Нет, воины пали не здесь, и не лежат под памятником среди сквера. Война и близко не подходила к деревне. Те, чьи имена выгравированы на мемориальной доске, закопаны безвестно в новгородских лесах, в ленинградских болотах, на полях Житомирской области, в землях Венгрии, Польши и ещё Бог знает где. Иные погибли в блокаду от голода, и покоятся в тесных братских могилах то ли на Серафимовском, то ли на Пискарёвском кладбище, а может, и вовсе в парке Победы. Эти люди здесь родились и здесь когда-то жили. Многие ушли отсюда на войну и обратно не вернулись. Обелиск в сквере — могила без покойников, каких много в нашей стране. Памятник был поставлен давно, более тридцати лет тому назад. И не у кого уже спросить — кто эти люди? Какими они были? Как жили, что любили? Те, кто поставил этот памятник, сами уже ушли в мир иной. Но всё ж поставив себе такую задачу — оживить в памяти эти имена — удалось кое-что раскрыть и вспомнить, пока ещё были живы последние старожилы. Теперь самыми старшими остались дети войны. И их благодарная память тоже кое-что помнит.

Пока все дома — мы живём

До войны Варламово — это большая и шумная деревня, целый колхоз. Он был создан 18 мая 1931 года и носил имя жены вождя пролетарской революции Надежды Константиновны Крупской.

Колхоз был средним по всем показателям, быть может, сказывалось и то, что деревня расположена в сильно холмистой местности по берегу Кубены, и было трудно обрабатывать землю? Лошади надрывались, вспахивая крутую Горочку за деревней. И поля раскинулись так широко, что в первые годы коллективизации четыре семьи были переселены на хутор под Бережок, чтобы ежедневно не ездить в поля за три километра. На реке Кубене работала мукомольная мельница, тоже принадлежавшая колхозу. Но, видимо, организация труда оставляла желать лучшего:

«Колотили — молотили,

и солому не трясли.

Нетрясённую солому

на конюшню привезли.

Конюха солому стелют,

и качают головой:

«Вот где наш

страдает хлебец -

У лошадок под ногой», - подмечал недостатки колхозной жизни в частушках комсомолец Сергей Константинович Зернов.

От райцентра до Варламово — всего 12 километров, но преодолеть их по бездорожью на лошадях порой бывало не так-то просто. Ещё до создания колхоза, сразу же после Октября, каждая семья получила в бессрочное пользование земельный надел по едокам. Иные получили угодья километров за восемь по другому берегу реки. Но всё равно земли не хватало, многие семьи уезжали в Сибирь, к новому месту жительства. Раскулачивание тоже не обошло деревню стороной. Самые крепкие хозяйства беднели, выселялись на хутор под Бережок, а потом насовсем покидали родные места. За малейшее нарушение законности рабоче-крестьянского государства — ссылка и лагеря. Великонида Рогозина за растрату была осуждена и отправлена в лагерь (так и не вернулась), а её трое детей оказались в детдоме. В тридцатые пережили голод, репрессии — словом, всё то, что пережила вся большая страна.

● **Письменное задание 1**: Зачем, согласно источнику о деревне Варламово, в первые годы коллективизации четыре семьи переселили на хутор под Бережок?

● **Материал задания**:
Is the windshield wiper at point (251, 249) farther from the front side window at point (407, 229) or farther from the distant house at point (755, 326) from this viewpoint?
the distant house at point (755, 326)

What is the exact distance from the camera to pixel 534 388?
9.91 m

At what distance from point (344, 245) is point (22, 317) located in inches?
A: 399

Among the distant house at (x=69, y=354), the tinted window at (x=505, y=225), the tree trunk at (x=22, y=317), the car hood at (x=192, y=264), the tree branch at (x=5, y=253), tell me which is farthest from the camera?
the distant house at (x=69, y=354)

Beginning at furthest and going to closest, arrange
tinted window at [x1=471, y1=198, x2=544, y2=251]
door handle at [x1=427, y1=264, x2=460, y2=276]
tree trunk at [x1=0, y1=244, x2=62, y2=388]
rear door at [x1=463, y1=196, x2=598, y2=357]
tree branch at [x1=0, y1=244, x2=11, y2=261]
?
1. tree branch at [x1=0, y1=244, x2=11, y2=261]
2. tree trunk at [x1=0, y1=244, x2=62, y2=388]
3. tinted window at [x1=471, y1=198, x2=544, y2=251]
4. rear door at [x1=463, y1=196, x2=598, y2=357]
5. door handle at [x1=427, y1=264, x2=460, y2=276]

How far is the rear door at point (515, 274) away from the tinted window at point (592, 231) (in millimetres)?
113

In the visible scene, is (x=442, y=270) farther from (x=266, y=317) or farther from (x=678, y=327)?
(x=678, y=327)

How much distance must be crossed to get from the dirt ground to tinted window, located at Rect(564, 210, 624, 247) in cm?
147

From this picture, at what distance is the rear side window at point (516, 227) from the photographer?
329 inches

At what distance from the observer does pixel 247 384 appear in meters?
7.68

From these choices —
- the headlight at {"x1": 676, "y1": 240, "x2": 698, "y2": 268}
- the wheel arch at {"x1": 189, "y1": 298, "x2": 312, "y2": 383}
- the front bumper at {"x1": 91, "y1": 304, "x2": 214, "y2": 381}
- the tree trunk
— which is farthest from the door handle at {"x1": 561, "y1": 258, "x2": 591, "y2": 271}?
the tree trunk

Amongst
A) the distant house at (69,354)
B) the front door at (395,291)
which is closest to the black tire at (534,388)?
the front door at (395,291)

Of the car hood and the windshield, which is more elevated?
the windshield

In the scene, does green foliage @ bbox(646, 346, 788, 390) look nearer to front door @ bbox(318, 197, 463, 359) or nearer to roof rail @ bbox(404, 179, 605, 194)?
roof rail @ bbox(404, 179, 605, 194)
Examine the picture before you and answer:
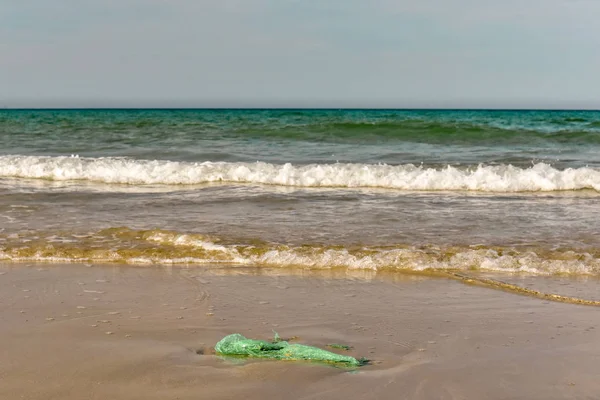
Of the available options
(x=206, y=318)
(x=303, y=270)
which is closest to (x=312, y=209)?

● **Письменное задание 2**: Выпишите из перечня без изменений строки, начиная со строки с «From these choices —» и заканчивая строкой с «- the tree trunk», включая обе.

● **Ответ 1**: Поля раскинулись очень широко, и после переселения этим семьям не нужно было каждый день ездить в поля за три километра.

● **Ответ 2**:
From these choices —
- the headlight at {"x1": 676, "y1": 240, "x2": 698, "y2": 268}
- the wheel arch at {"x1": 189, "y1": 298, "x2": 312, "y2": 383}
- the front bumper at {"x1": 91, "y1": 304, "x2": 214, "y2": 381}
- the tree trunk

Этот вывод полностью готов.